As to the argument that equality must be a baseline or tie breaker. In the 'original position' where we are all contemplating how things ought to be distributed (but skill sets are unknown), most would agree that an equal distribution is called for. But that really says nothing. Since the merits of each individual (skill sets) are undetermined, the reason that equal shares makes sense is entirely selfish - one doesn't want to be caught as the 'odd man out' and risk receiving a small portion of wealth to start out with.

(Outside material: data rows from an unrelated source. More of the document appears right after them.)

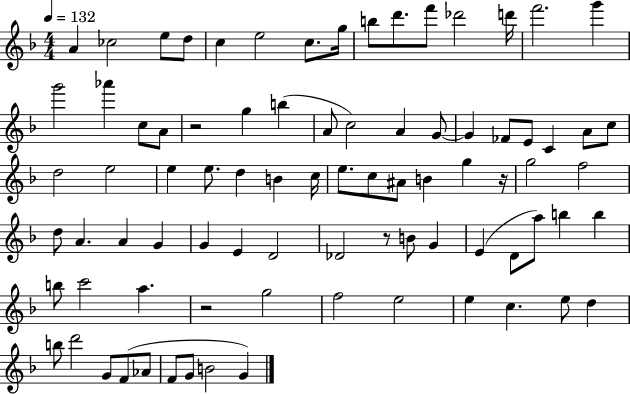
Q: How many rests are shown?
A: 4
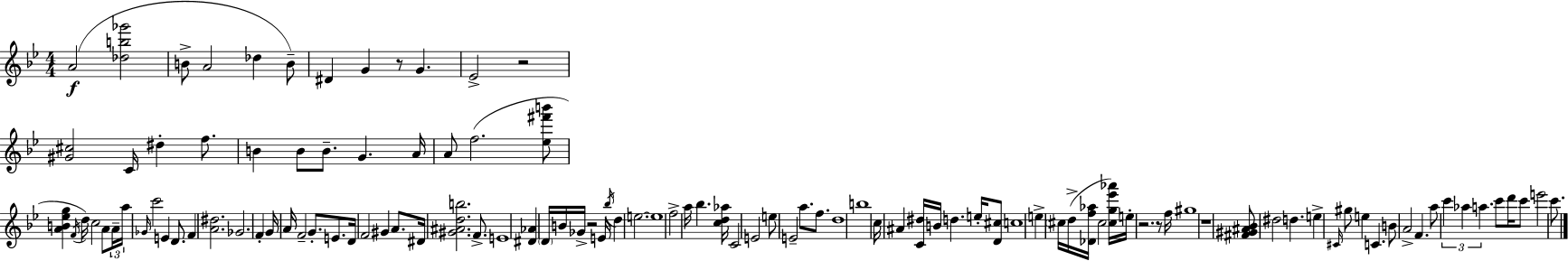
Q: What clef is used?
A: treble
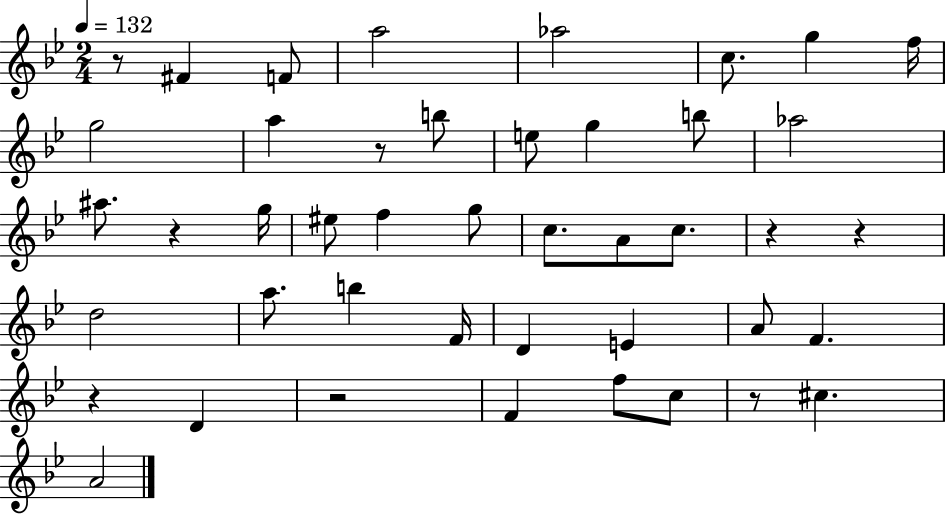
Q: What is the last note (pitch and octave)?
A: A4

What really counts at the beginning is not so much how the wealth is distributed, but what rules we set up to determine future transfers of that wealth. If we set up rules which favor the most rational or efficient members (or any type of meritocracy) so that overall wealth is maximized, we immediately favor something other than equality as the factor upon which to base distribution of wealth. If we also set up 'safety nets' so that the more able do not pillage the weak, it is only out of selfishness again - since at the beginning we do not know whether we will be among those pillaged.

In the balance between efficient use of wealth versus protection of the less able, the latter is based on moral grounds - i.e. we believe that no one should be (overly?))sacrificed for the greater good. I don't think this belief comes from a need for (or love for, or the necessity of) 'equality,' but from 1) the fear of us or our loved ones becoming one of the have-nots and 2) charitable and humanitarian feelings.